Oxygen - A corrosive species which is not usually found downhole although it may be present (particularly in beam pumped wells) and may present in injection waters.
Pitting - A form of localised corrosion in which the depth of metal removed from the surface is significantly greater than the width of the corroded area. Environments within pits can become extremely aggressive (pH 1or less in some stainless steels) and this can lead to rapid penetration of casing/tubing/vessels etc.. Because of the changes in local environment and geometry of the defect this type of corrosion can be particularly difficult to stop once it has started. Pits may also act as stress concentrators enhancing fatigue and/or hydrogen cracking.
SCC Stress corrosion cracking - One of a number of failure modes resulting from the combined effects of tensile stress (applied or residual) and the environment. Often leads to catastrophic failure because the cracks are not easily detected. Occurs readily in metals and alloys which passivate in combination with a species which breaks down the passive layer. Combinations include Brass with Ammonia (the first to be discovered) and austenitic stainless steels with chlorides. May be intergranular or transgranular depending on the alloy/environment combination. Unlike hydrogen induced cracking, SCC is more severe at higher temperature and in stainless steel is rare below approx. 65 Celsius.
SSC Sulphide stress cracking - A form of HIC which develops in sour service through the presence of hydrogen sulphide gas. A particular problem where operating conditions are below 60 Celsius and in high strength steels.

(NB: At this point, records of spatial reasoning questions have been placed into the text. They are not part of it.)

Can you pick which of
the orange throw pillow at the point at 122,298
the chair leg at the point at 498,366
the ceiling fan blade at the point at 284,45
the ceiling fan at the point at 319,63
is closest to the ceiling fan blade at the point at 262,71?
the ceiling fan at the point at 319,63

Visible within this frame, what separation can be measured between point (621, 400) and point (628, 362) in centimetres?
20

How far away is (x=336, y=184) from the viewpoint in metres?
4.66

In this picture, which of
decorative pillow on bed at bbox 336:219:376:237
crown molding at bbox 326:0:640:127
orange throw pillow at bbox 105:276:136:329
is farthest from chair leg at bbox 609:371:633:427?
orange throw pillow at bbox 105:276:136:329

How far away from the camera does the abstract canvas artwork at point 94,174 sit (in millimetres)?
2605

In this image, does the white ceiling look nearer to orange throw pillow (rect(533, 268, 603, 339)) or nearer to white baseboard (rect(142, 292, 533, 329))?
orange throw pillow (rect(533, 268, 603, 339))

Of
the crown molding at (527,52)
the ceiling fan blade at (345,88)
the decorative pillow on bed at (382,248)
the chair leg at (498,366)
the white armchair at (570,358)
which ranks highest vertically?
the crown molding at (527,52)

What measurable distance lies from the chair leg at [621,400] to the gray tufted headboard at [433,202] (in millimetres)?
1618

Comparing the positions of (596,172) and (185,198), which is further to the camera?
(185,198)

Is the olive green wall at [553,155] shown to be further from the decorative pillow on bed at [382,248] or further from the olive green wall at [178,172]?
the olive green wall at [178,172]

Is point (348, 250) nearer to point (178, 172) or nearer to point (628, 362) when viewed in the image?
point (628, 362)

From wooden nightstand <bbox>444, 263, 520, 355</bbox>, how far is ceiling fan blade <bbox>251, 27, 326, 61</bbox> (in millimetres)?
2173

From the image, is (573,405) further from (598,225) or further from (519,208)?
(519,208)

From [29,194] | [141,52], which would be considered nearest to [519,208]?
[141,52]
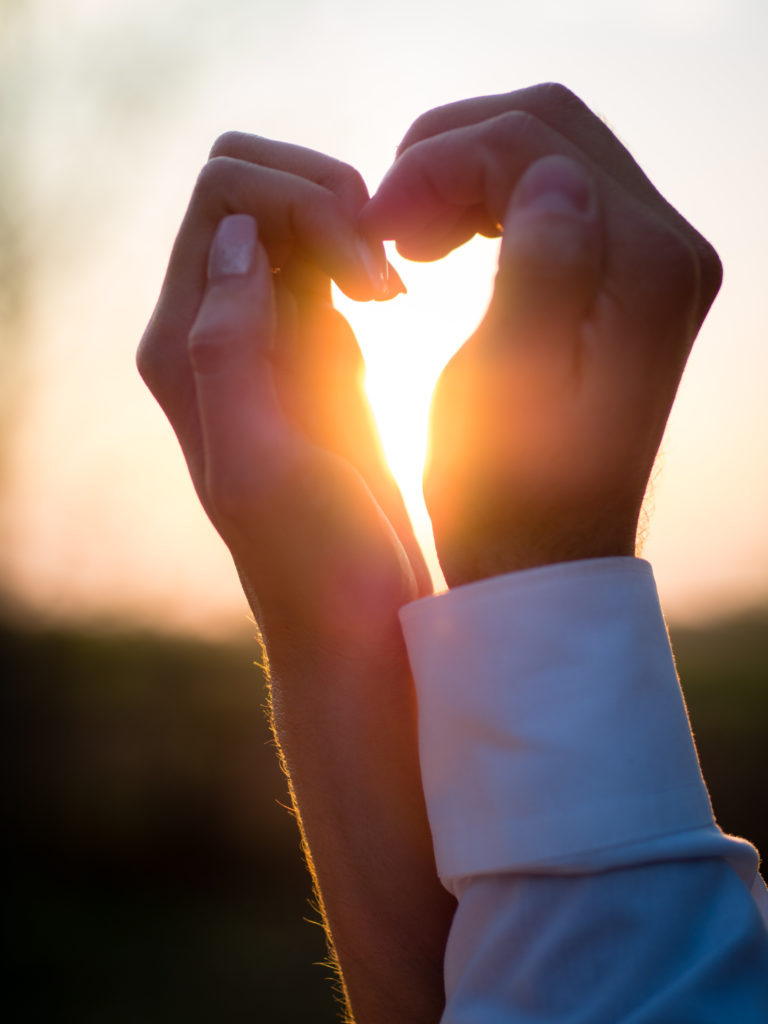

Sour Service - See detailed definition in NACE MR0175. Note that it is the purchasers responsibility to ensure that materials are suitable for use in sour service, and that they are resistant to other forms of corrosion which may occur in the environment. Rigorous materials qualification through laboratory testing is often required.
Weld decay - The rapid heating and cooling of stainless steels associated with welding can lead to the formation of chromium carbides in an area adjacent to the weld. This depletes the area of free chromium and prevents formation of a passive film allowing corrosion. This phenomena can be avoided by specifying very low carbon or stabilised steels.